Arbeitsauftrag:
Schreiben Sie aus dem Textauszug über die Gliederung der Schriften des Averroes die Stelle von „Wichtig für die“ bis einschließlich „gefolgt werden kann.“ wortgetreu ab.

Wichtig für die Frage nach der Gliederung ist, ob die einzelnen Schriften des Averroes eine einheitliche Systematik erkennen lassen, der ohne weiteres gefolgt werden kann.
Averroes hält sich in seinen Kommentaren zu Aristoteles[52] jeweils an den Aufbau des vorgegebenen Textes. In seiner theologisch-philosophischen Schrift Destructio destructionum (Tahafut at-tahafut[53], 1180-1181[54]), ist es ähnlich. In diesem Werk lehnt er sich an die Vorgehensweise von al-Ghazzalis Tahafut al-falasifa[55] an.[56] Im Buch Fasl al-maqal[57] (1179-80)[58] gibt es keine Gliederung. Dieses Werk diskutiert, als Verteidigungsschrift der Philosophie gegenüber der Theologie, verschiedene aneinander gereihte Themen. Die Abhandlung Kitab al-Kashf[59] (1179-80)[60] lässt eine klare Ordnung erkennen, die später noch im Vergleich zu Thomas von Aquin diskutiert werden wird.[61] Aufgrund der unterschiedlichen Systematik der einzelnen Texte ist es schwer, eine klare Struktur zu entwerfen.

Gegebene Angaben:

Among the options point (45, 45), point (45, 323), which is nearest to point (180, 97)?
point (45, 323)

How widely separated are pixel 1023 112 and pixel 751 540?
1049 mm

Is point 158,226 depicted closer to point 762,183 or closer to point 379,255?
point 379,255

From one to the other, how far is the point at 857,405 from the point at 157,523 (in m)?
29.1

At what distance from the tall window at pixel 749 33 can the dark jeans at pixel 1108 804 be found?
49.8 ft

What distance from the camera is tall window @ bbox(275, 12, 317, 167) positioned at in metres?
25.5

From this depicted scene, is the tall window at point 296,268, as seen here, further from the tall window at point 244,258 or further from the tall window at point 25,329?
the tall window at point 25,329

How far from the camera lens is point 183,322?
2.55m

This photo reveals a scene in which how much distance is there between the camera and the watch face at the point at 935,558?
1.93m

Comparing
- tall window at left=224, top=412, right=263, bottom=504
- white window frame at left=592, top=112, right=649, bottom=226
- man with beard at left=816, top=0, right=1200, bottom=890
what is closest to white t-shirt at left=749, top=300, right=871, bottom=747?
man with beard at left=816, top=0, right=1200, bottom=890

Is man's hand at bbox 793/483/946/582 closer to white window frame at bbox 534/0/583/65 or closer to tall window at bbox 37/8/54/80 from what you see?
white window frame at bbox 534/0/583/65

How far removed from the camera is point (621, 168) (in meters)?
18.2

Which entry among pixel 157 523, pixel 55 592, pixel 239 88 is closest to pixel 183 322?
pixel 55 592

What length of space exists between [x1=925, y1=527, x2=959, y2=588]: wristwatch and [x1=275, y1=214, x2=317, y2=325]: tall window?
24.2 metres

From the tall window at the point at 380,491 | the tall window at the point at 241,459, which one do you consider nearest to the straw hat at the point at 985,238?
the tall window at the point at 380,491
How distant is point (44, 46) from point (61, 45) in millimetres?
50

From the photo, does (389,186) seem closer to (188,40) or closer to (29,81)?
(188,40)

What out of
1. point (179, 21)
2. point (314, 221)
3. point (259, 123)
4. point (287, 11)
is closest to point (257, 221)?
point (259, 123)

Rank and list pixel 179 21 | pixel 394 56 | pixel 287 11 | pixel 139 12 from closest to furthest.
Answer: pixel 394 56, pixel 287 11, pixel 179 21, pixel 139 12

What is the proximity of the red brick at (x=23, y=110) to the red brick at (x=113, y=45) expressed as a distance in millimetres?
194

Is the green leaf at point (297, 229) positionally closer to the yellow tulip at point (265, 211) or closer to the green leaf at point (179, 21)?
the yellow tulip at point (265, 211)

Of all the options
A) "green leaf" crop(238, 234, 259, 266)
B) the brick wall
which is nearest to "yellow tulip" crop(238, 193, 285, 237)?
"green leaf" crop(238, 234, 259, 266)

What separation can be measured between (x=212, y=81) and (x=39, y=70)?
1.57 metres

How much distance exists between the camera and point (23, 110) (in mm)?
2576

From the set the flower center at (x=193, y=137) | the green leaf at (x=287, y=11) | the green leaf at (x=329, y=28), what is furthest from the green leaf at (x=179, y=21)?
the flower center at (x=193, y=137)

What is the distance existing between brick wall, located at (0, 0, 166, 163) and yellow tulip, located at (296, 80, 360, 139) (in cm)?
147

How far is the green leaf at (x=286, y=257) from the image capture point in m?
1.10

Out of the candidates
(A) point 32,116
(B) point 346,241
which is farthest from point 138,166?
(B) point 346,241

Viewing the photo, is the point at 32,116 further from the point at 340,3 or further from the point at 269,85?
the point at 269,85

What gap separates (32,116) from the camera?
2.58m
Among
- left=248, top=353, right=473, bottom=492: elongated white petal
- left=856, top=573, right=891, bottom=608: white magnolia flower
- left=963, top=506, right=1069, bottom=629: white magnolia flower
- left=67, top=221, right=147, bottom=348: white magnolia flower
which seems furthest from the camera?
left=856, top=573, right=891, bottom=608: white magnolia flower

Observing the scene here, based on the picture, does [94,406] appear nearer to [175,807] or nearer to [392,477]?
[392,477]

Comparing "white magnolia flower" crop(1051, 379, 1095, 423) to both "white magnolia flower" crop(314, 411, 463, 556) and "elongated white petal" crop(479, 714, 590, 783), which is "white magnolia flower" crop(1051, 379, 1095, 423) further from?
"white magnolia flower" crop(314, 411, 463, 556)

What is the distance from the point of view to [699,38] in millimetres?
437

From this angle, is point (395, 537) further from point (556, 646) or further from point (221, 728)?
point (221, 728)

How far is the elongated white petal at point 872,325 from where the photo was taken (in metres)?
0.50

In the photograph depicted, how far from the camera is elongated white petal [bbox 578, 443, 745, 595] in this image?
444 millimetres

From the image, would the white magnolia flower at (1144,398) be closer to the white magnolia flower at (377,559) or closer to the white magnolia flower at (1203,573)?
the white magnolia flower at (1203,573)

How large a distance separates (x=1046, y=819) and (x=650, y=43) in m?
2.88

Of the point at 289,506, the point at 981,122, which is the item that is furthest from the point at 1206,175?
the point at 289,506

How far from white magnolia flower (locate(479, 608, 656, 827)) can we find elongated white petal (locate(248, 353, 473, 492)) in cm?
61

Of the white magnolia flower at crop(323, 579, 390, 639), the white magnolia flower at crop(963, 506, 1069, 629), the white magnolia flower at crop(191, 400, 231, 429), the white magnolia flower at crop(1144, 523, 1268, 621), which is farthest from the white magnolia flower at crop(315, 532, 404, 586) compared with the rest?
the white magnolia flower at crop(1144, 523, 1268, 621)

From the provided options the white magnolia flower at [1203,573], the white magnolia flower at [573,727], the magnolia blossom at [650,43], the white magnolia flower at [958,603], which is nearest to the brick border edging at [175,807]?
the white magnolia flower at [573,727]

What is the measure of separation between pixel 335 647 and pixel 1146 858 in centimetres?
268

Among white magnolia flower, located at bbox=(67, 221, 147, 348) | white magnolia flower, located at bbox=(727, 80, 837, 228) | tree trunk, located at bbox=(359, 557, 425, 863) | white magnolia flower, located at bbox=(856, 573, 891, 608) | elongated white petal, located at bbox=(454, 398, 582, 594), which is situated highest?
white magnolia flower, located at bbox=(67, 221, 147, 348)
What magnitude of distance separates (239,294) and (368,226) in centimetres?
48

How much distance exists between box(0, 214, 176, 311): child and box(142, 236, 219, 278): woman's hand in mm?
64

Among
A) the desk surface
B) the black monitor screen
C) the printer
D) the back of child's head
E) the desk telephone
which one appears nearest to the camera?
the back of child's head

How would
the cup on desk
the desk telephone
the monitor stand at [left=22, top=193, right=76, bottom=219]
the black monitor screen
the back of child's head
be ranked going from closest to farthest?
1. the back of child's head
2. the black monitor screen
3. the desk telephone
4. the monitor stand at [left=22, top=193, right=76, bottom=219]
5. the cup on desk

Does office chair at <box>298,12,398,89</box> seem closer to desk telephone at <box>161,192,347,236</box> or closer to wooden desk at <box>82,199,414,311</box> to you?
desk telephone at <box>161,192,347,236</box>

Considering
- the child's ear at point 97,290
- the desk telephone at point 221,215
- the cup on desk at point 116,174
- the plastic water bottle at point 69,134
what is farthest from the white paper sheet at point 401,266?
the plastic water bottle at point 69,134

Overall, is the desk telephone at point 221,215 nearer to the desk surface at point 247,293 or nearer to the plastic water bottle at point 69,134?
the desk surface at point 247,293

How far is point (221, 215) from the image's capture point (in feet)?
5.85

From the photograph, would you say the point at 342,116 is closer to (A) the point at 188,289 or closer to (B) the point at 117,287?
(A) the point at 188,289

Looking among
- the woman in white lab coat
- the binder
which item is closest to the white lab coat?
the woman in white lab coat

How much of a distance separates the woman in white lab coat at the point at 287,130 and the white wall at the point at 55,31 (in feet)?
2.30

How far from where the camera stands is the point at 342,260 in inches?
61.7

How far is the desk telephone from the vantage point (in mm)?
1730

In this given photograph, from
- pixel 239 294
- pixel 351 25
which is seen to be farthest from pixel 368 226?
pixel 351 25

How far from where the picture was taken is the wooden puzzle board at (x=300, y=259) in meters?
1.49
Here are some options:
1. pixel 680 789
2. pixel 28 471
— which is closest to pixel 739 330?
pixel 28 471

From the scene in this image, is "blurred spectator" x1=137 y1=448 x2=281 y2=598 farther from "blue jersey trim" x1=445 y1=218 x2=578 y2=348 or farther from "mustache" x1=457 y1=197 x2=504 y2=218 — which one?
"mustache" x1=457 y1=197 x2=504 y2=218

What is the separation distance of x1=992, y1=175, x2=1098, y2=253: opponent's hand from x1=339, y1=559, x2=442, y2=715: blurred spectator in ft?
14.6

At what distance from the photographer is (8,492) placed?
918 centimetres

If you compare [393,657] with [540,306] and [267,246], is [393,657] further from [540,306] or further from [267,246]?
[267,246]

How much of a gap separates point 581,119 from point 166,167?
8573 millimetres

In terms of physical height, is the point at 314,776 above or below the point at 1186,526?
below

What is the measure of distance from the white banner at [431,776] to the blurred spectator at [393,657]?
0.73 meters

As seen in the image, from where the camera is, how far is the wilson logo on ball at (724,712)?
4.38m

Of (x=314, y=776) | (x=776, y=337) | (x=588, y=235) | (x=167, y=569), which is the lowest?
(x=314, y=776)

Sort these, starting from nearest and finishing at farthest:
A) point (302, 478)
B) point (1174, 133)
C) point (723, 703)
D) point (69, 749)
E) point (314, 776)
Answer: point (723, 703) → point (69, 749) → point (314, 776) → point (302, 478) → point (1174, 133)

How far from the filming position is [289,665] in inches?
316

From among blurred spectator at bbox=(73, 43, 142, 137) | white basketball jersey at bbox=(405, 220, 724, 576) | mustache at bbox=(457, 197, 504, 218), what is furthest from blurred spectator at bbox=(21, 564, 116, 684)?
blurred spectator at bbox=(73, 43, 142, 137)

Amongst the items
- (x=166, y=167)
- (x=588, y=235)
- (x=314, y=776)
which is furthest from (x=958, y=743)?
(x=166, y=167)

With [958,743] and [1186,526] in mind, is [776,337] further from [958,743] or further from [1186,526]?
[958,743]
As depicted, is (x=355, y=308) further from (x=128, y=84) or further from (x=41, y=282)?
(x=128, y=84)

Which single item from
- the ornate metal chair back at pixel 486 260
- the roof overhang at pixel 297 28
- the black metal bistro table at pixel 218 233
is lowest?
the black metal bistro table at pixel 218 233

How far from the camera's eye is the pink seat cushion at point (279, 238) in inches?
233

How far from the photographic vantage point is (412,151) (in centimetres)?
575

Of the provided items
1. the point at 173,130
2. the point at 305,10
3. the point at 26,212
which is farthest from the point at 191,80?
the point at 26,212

Lösung:
Wichtig für die Frage nach der Gliederung ist, ob die einzelnen Schriften des Averroes eine einheitliche Systematik erkennen lassen, der ohne weiteres gefolgt werden kann.